**QUOTED PASSAGE**

Consider Fig. 1. The optimal parameters without the monotonicity constraints are the edge proportions. There are 3 edges between 3 nodes in $S_1$, implying that $\lambda _1 = 3/d_1 = 1$, where $d_1 = {{\left| S_1\right| } \atopwithdelims ()2} = 3$ is optimal. Similarly, there are 4 edges within $S_2$ and between $S_2$ and $S_1$, consequently $\lambda _2 = 4 / d_2 = 4/7$, where $d_2 = {{\left| S_2\right| } \atopwithdelims ()2} + {\left| S_1\right| }{\left| S_2\right| } = 7$. Lastly, $\lambda _3 = 1 / d_3 = 1/5$ is optimal, where $d_3 = ({\left| S_1\right| } + {\left| S_2\right| }){\left| S_3\right| } = 5$. Note that the monotonicity constraints in this case are satisfied. The score is equal to $q \mathopen {}\left( T, G\right) = q \mathopen {}\left( 3, 3, 1\right) + q \mathopen {}\left( 4, 7, 4/7\right) + q \mathopen {}\left( 1, 5, 1/5\right) \approx 0 + 4.8 + 2.7 = 7.5$.

**DATASET SECTION**
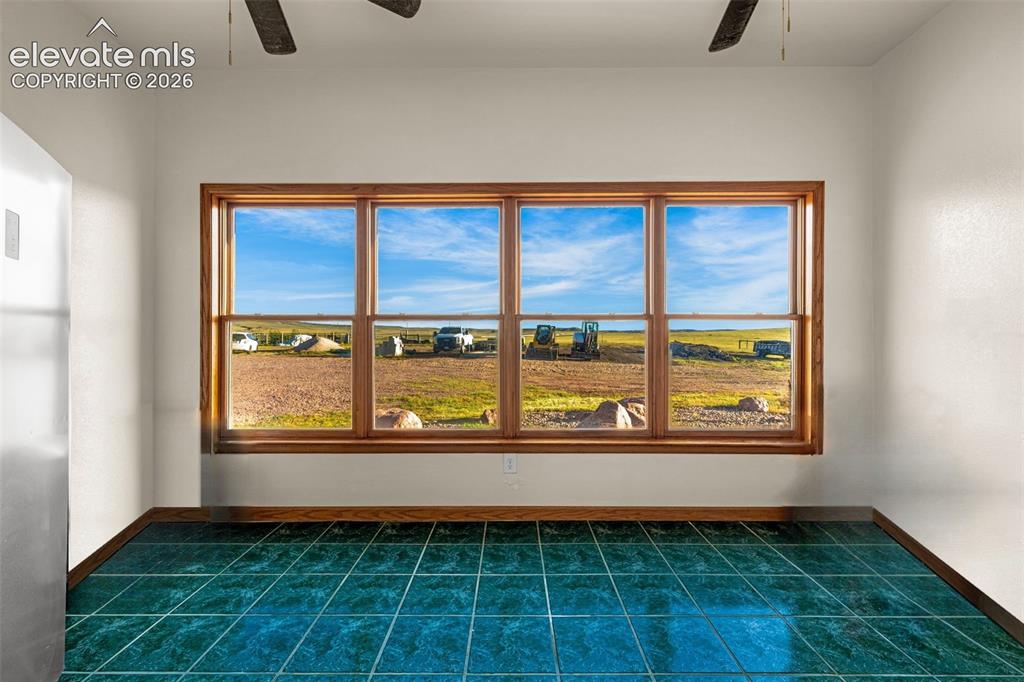 Image 17 of 50: Large window with wood trim, ceramic tile flooring, and ceiling fans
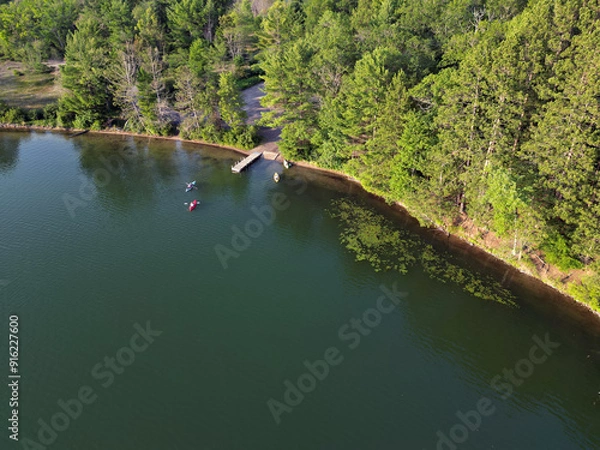 Fototapeta kayak.s on calm northern lake in summer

**APPLY WHAT YOU READ**
1. In the worked example on optimal parameters, print word for word the stretch from "Consider Fig. 1." through "4.8 + 2.7 = 7.5$.".
2. Translate this sentence from the worked example on optimal parameters into French: "Note that the monotonicity constraints in this case are satisfied."

**EXPECTED OUTPUTS**
1.
Consider Fig. 1. The optimal parameters without the monotonicity constraints are the edge proportions. There are 3 edges between 3 nodes in $S_1$, implying that $\lambda _1 = 3/d_1 = 1$, where $d_1 = {{\left| S_1\right| } \atopwithdelims ()2} = 3$ is optimal. Similarly, there are 4 edges within $S_2$ and between $S_2$ and $S_1$, consequently $\lambda _2 = 4 / d_2 = 4/7$, where $d_2 = {{\left| S_2\right| } \atopwithdelims ()2} + {\left| S_1\right| }{\left| S_2\right| } = 7$. Lastly, $\lambda _3 = 1 / d_3 = 1/5$ is optimal, where $d_3 = ({\left| S_1\right| } + {\left| S_2\right| }){\left| S_3\right| } = 5$. Note that the monotonicity constraints in this case are satisfied. The score is equal to $q \mathopen {}\left( T, G\right) = q \mathopen {}\left( 3, 3, 1\right) + q \mathopen {}\left( 4, 7, 4/7\right) + q \mathopen {}\left( 1, 5, 1/5\right) \approx 0 + 4.8 + 2.7 = 7.5$.

2. Notez que les contraintes de monotonie sont satisfaites dans ce cas.